DO THIS >> Without skipping anything, write out each record below exactly.

GIVEN DATA >>
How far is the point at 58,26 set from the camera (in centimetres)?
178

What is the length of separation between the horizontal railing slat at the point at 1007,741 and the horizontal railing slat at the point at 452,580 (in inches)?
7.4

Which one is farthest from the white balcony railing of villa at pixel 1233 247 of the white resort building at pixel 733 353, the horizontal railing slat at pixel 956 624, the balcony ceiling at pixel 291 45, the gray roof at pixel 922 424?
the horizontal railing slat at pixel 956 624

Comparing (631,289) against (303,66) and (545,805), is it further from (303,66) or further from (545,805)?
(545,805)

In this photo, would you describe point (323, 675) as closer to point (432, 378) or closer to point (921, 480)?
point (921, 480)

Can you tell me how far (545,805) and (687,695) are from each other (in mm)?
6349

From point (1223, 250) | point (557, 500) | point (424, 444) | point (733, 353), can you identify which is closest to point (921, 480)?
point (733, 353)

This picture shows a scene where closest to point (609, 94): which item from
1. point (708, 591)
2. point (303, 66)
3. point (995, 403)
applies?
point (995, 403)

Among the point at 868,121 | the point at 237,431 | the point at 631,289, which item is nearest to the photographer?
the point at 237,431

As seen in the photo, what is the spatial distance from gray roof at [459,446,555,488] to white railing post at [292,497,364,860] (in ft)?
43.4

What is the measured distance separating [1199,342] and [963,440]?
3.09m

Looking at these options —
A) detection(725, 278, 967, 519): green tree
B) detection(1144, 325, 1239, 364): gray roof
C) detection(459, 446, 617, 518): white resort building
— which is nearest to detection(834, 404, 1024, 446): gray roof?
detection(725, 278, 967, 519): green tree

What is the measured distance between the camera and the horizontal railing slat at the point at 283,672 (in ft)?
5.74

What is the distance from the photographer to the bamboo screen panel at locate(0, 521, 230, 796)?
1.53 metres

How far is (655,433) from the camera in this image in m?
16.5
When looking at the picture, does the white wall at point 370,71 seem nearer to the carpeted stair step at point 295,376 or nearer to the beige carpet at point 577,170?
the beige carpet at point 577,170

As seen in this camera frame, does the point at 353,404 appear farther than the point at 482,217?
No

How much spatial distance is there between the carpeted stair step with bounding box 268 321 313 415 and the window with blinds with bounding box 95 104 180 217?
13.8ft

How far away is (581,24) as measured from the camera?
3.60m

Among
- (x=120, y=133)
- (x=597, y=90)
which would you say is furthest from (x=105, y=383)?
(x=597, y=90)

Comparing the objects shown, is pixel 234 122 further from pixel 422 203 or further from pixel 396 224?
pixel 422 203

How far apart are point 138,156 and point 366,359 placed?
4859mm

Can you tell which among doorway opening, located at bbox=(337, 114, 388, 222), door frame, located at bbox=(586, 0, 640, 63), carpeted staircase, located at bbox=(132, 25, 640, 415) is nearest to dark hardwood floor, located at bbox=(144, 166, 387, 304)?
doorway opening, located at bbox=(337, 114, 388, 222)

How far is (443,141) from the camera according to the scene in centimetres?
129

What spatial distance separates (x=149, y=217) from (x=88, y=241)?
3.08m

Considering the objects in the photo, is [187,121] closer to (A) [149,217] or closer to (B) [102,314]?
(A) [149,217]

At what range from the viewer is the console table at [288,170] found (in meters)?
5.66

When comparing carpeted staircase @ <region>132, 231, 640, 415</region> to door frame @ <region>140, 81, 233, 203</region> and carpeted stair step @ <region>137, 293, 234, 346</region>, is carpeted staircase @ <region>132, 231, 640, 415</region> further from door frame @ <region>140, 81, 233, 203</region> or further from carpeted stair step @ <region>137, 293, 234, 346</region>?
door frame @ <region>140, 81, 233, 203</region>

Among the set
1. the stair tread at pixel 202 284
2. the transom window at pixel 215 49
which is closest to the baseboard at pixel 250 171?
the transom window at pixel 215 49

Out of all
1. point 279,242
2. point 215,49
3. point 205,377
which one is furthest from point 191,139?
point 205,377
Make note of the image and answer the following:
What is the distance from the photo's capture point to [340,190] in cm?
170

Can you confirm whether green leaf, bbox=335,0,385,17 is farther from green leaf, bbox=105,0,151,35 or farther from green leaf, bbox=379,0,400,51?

TASK OUTPUT >>
How far is the point at 58,26 set from the camera (in centimetres)?
178

What is the length of separation between the horizontal railing slat at the point at 1007,741 and the horizontal railing slat at the point at 452,580 (in inches)?
7.4

Which one is farthest from the white balcony railing of villa at pixel 1233 247 of the white resort building at pixel 733 353, the horizontal railing slat at pixel 956 624, the balcony ceiling at pixel 291 45, the gray roof at pixel 922 424?
the horizontal railing slat at pixel 956 624

Comparing (631,289) against (303,66) and (545,805), is it further from (303,66) or further from (545,805)?
(545,805)

In this photo, would you describe point (323, 675) as closer to point (432, 378) or closer to point (921, 480)?
point (921, 480)

Can you tell me how far (545,805) and (687,695) are from each other (in mm)?
6349

From point (1223, 250) | point (557, 500) | point (424, 444) | point (733, 353), can you identify which is closest to point (921, 480)?
point (733, 353)

This picture shows a scene where closest to point (609, 94): which item from
1. point (708, 591)
2. point (303, 66)
3. point (995, 403)
applies?
point (995, 403)

Among the point at 868,121 | the point at 237,431 | the point at 631,289, which item is nearest to the photographer?
the point at 237,431

As seen in the photo, what is the spatial distance from gray roof at [459,446,555,488] to white railing post at [292,497,364,860] (in ft)?
43.4

What is the measured distance separating [1199,342] and [963,440]?
3.09m

Looking at these options —
A) detection(725, 278, 967, 519): green tree
B) detection(1144, 325, 1239, 364): gray roof
C) detection(459, 446, 617, 518): white resort building
— which is nearest to detection(834, 404, 1024, 446): gray roof?
detection(725, 278, 967, 519): green tree

What is the measured distance between the camera and the horizontal railing slat at the point at 283,672 (in ft)?
5.74

What is the distance from the photographer to the bamboo screen panel at locate(0, 521, 230, 796)?
1.53 metres

How far is (655,433) from the camera in this image in m?
16.5
When looking at the picture, does the white wall at point 370,71 seem nearer to the carpeted stair step at point 295,376 or nearer to the beige carpet at point 577,170?
the beige carpet at point 577,170

As seen in this camera frame, does the point at 353,404 appear farther than the point at 482,217?
No

How much spatial distance is there between the carpeted stair step with bounding box 268 321 313 415 and the window with blinds with bounding box 95 104 180 217?
13.8ft

How far away is (581,24) as measured from the camera?
3.60m

Among
- (x=120, y=133)
- (x=597, y=90)
which would you say is furthest from (x=105, y=383)?
(x=597, y=90)

Comparing the objects shown, is pixel 234 122 further from pixel 422 203 or further from pixel 396 224?
pixel 422 203

How far apart are point 138,156 and point 366,359 placed?
4859mm

Can you tell which among doorway opening, located at bbox=(337, 114, 388, 222), door frame, located at bbox=(586, 0, 640, 63), carpeted staircase, located at bbox=(132, 25, 640, 415) is nearest to dark hardwood floor, located at bbox=(144, 166, 387, 304)?
doorway opening, located at bbox=(337, 114, 388, 222)

How far is (443,141) from the camera according to the scene in centimetres?
129

What spatial distance separates (x=149, y=217) from (x=88, y=241)?
3.08m

Considering the objects in the photo, is [187,121] closer to (A) [149,217] or closer to (B) [102,314]?
(A) [149,217]

At what range from the viewer is the console table at [288,170] found (in meters)?
5.66

When comparing carpeted staircase @ <region>132, 231, 640, 415</region> to door frame @ <region>140, 81, 233, 203</region> and carpeted stair step @ <region>137, 293, 234, 346</region>, is carpeted staircase @ <region>132, 231, 640, 415</region> further from door frame @ <region>140, 81, 233, 203</region> or further from carpeted stair step @ <region>137, 293, 234, 346</region>?
door frame @ <region>140, 81, 233, 203</region>

Among the set
1. the stair tread at pixel 202 284
2. the transom window at pixel 215 49
which is closest to the baseboard at pixel 250 171?
the transom window at pixel 215 49

Out of all
1. point 279,242
2. point 215,49
3. point 205,377
which one is furthest from point 191,139?
point 205,377
Make note of the image and answer the following:
What is the distance from the photo's capture point to [340,190] in cm?
170

Can you confirm whether green leaf, bbox=335,0,385,17 is farther from green leaf, bbox=105,0,151,35 or farther from green leaf, bbox=379,0,400,51?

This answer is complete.